Kaleidoscope’s “Inclusion,” issue is finally online, and we are excited to bring you a wide variety of essays, fiction and poems and interesting artwork for your enjoyment.
Essays include: Melanie Reitzel’s “So, I Think I Can Dance,” (she sets her own standards for inclusion); Erick Mertz’s “The Day the Lights Went Out at Kellog Bowl,” (recounts a bowling expedition with one of his clients); Alisa A. Gaston’s “Chromosome 17 and the State of Mutual Trust,” (professionals repeatedly tell her that young daughter will never have any friends); Allan B. Goldstein’s “A Walk and a Talk—Brothers Defeat Willowbrook,” (the author’s younger brother is freed from the notorious Willowbrook after twenty years); Carol Keegan’s “A Profound Teacher in Disguise,” (recounts her experience returning to graduate school after surviving a stroke).
The art in this issue was created by Tammy Ruggles.

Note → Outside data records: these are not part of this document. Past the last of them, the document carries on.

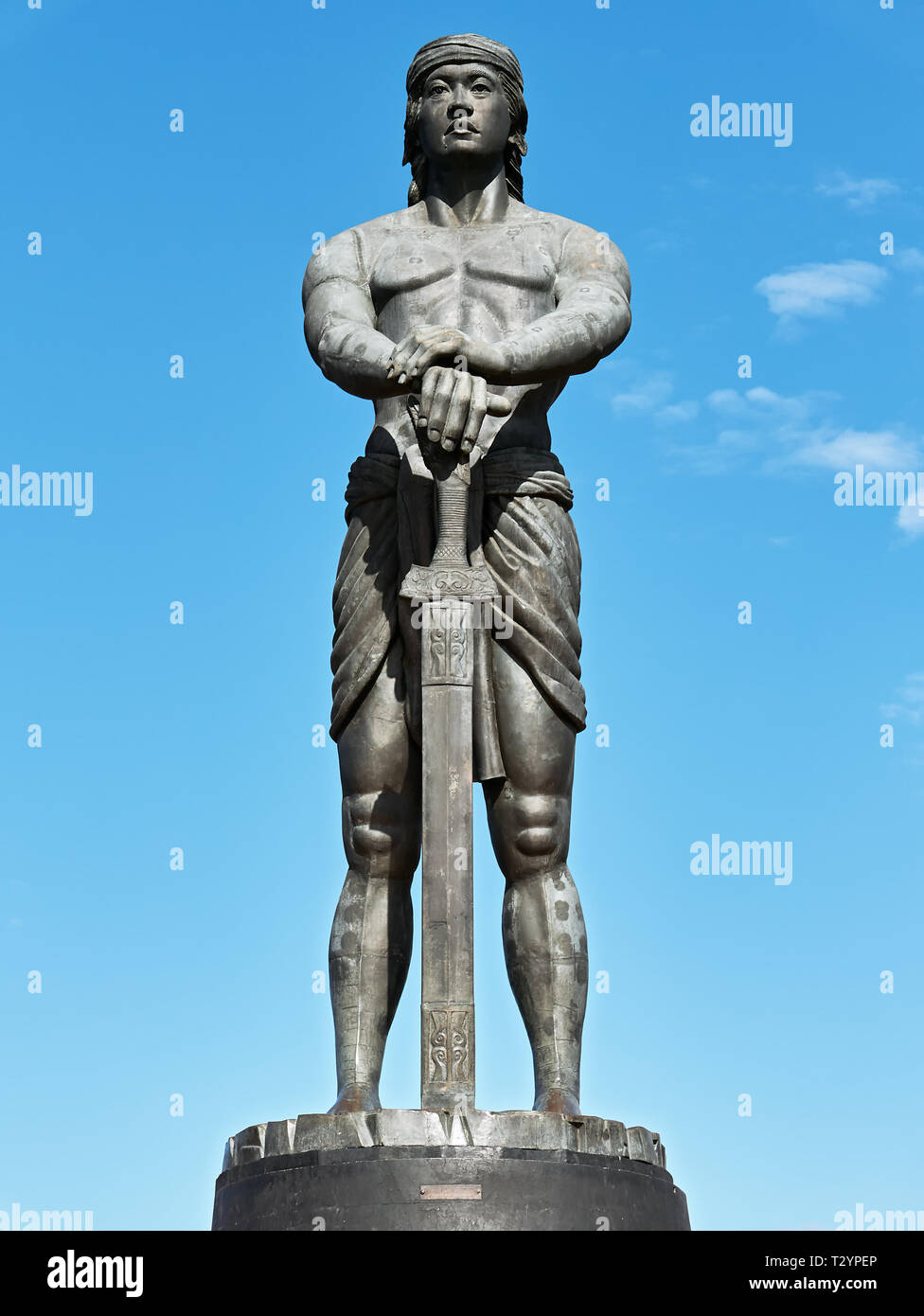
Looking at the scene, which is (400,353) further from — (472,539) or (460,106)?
(460,106)

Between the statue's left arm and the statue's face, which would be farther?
the statue's face

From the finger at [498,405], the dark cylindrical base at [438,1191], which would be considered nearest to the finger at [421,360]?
the finger at [498,405]

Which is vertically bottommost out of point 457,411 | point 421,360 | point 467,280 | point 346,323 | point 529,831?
point 529,831

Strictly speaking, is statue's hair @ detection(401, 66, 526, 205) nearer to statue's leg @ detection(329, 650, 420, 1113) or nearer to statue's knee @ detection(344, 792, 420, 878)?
statue's leg @ detection(329, 650, 420, 1113)

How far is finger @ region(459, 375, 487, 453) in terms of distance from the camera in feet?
42.2

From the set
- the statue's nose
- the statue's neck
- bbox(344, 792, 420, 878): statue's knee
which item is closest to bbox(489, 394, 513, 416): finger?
the statue's neck

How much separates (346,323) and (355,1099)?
4.40 meters

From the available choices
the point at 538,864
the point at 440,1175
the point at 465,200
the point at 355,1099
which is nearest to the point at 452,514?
the point at 538,864

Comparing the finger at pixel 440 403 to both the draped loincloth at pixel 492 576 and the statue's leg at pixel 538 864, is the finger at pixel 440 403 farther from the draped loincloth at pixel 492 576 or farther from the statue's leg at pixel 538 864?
the statue's leg at pixel 538 864

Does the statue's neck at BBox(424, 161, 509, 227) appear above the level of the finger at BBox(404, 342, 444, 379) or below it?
above

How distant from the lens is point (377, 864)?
13.5m

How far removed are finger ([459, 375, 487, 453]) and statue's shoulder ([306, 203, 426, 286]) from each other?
1.64 m

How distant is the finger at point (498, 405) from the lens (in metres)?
13.1
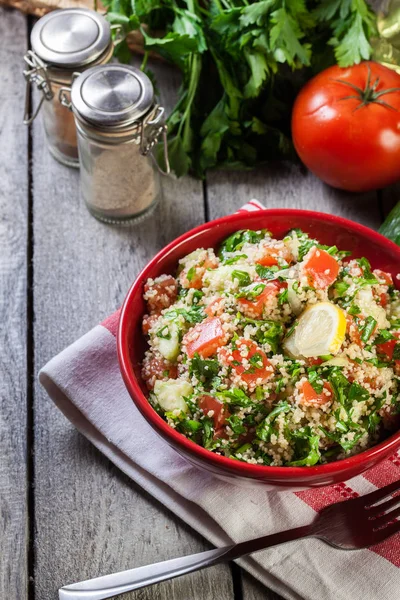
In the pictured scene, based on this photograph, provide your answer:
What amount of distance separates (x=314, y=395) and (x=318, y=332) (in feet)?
0.47

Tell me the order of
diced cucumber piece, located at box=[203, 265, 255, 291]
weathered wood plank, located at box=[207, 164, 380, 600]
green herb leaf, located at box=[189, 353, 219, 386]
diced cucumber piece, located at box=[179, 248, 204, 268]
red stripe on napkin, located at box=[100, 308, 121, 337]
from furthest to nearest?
weathered wood plank, located at box=[207, 164, 380, 600] → red stripe on napkin, located at box=[100, 308, 121, 337] → diced cucumber piece, located at box=[179, 248, 204, 268] → diced cucumber piece, located at box=[203, 265, 255, 291] → green herb leaf, located at box=[189, 353, 219, 386]

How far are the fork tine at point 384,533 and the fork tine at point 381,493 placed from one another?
0.07 m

In fiction we have Celeste Bonfanti’s “Louder Than Words,” (a boy is bullied because of his deafness but finds a way to educate his classmates); Tristan Tavis Marajh’s “The Complete Works of Min-Ju Kim,” (a young woman who struggles with severe depression decides to become part of the world again). Barbara Ridley’s “Reinventing the Wheel,” (a wrong place, wrong time story).
We have two striking examples of how not to include: Stephen J. Bedard’s essay “Listen to the Children,” and in fiction, Grace Lapointe’s, “The Lost Year.”
There is also a book review of Julie Barton’s “Dog Medicine,” by Allison M. Loose (demonstrating the power of an animal to make a life of inclusion more attainable, comfortable, and free from fear).